» Kutipan Teks:
╔══
LAIN Nyerakat Kiri, lain pula di Bontang Kuala. Kawasan yang berada di Kecamatan Bontang Utara itu jauh lebih modern. Terletak di pesisir, masyarakat bermukim di atas laut. Konon, merekalah penduduk pertama di Kota Taman –julukan Bontang.
Di sana, Ritual Bebalai menjadi hajat tahunan dalam rangkaian Pesta Laut, sebuah perayaan adat dari kerajaan tertua di Nusantara; Kutai Kartanegara Ing Martadipura. Sejak lama, ritus ini diyakini sebagai penyeimbang pelbagai hal di Bumi.
Itu musababnya, baik mereka di Nyerakat Kiri dan Bontang Kuala, akan berbuat apa saja untuk memastikan ritus ini tetap lestari dan tak lekang oleh zaman. Seperti, menjual sebagian tanah untuk membeli dan mengganti alat musik yang sudah tidak laik digunakan dalam ritus itu.
Cara lain yang mereka tempuh adalah “berkompromi” dengan pemerintah setempat untuk ikut dalam Pesta Laut yang mulai diperkenalkan 1996 lalu. Bagi para
tetua, ritus yang diperuntukkan bagi roh-roh leluhur dan para “sahabat” (mahluk halus, Red.) itu tak semestinya dipamerkan dalam ruang pertunjukkan seperti
Pesta Laut.
Tapi bagi Mak Bian, seorang sesepuh adat, ajakan itu diamini agar negara –dalam hal ini pemerintah setempat– tidak mengganggu ritus yang mereka yakini.
Jadilah, ujar Mak Bian, Ritual Bebalai hanya sekadar main-main saja di Pesta Laut. “Yang sebenar-benarnya ritual ya seperti yang di Nyerakat Kiri tiap
tahunnya,” tutur Mak Bian.
Kendati begitu, Mak Bian mengaku, sepulang dari Ritual Bebalai main-main di Pesta Laut itu, ia harus meminta maaf kepada roh-roh leluhur dan “sahabat”. “Ya
kita ikuti saja ajakan pemerintah supaya mereka jangan melarang acara kita. Apalagi ada pitisnya (bahasa Kutai yang berarti uang, Red.),” seloroh Mak Bian,
tertawa geli.
Main-main yang dimaksud Mak Bian tentu bukan sepenuhnya main-main, yang sama sekali tak membawa makna ritus apa-apa. Main-main yang juga dilakukan serius itu, untuk meyakinkan negara bahwa mereka punya ritus yang sudah eksis sejak lama. Tentu dalam rapal harapan, Mak Bian ingin ritus ini diakui sebagai bagian dari cara menghayati hidup, dan tak perlu dianggap sebagai tahayul yang menyalahi perspektif masyarakat urban.
╚══
» Yang Ditanyakan:
**a.** Tuliskan kembali secara persis bagian kutipan teks tentang Ritual Bebalai mulai dari "Jadilah, ujar Mak" sampai dengan dan termasuk "tutur Mak Bian.".
**b.** Tentukan apakah setiap pernyataan berikut sesuai dengan kutipan teks tentang Ritual Bebalai. Jawab ya atau tidak, disertai kutipan persis kata-kata teks yang menentukan. (i) Pesta Laut mulai diperkenalkan pada tahun 1996. (ii) Bontang Kuala berada di Kecamatan Bontang Selatan. (iii) Sepulang dari Pesta Laut, Mak Bian harus meminta maaf kepada roh-roh leluhur.

» Cuplikan Data:
╔══
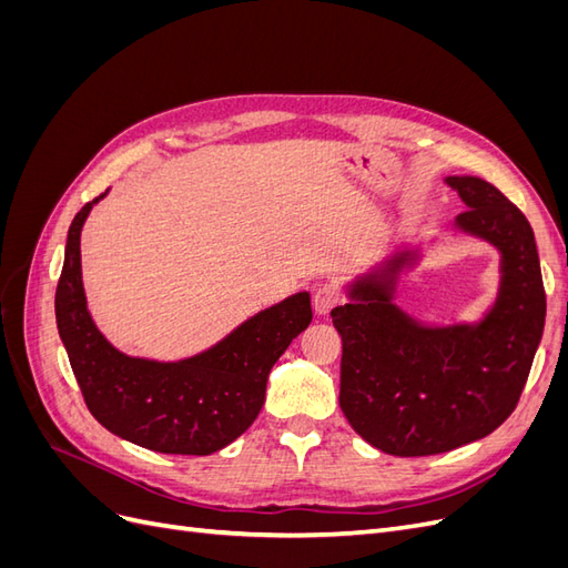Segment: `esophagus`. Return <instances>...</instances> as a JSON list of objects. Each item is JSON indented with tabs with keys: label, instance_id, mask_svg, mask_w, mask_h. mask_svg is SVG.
Wrapping results in <instances>:
<instances>
[{
	"label": "esophagus",
	"instance_id": "34e87169",
	"mask_svg": "<svg viewBox=\"0 0 568 568\" xmlns=\"http://www.w3.org/2000/svg\"><path fill=\"white\" fill-rule=\"evenodd\" d=\"M341 291H338V286L336 284H324V286H320L317 291H315V296H313V311H315V315H329L334 307L341 303Z\"/></svg>",
	"mask_w": 568,
	"mask_h": 568
}]
</instances>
╚══
» Jawaban Lengkap:
**a.**
Jadilah, ujar Mak Bian, Ritual Bebalai hanya sekadar main-main saja di Pesta Laut. “Yang sebenar-benarnya ritual ya seperti yang di Nyerakat Kiri tiap
tahunnya,” tutur Mak Bian.

**b.**
(i) Ya: "Pesta Laut yang mulai diperkenalkan 1996 lalu".
(ii) Tidak: "Kawasan yang berada di Kecamatan Bontang Utara itu jauh lebih modern".
(iii) Ya: "Mak Bian mengaku, sepulang dari Ritual Bebalai main-main di Pesta Laut itu, ia harus meminta maaf kepada roh-roh leluhur".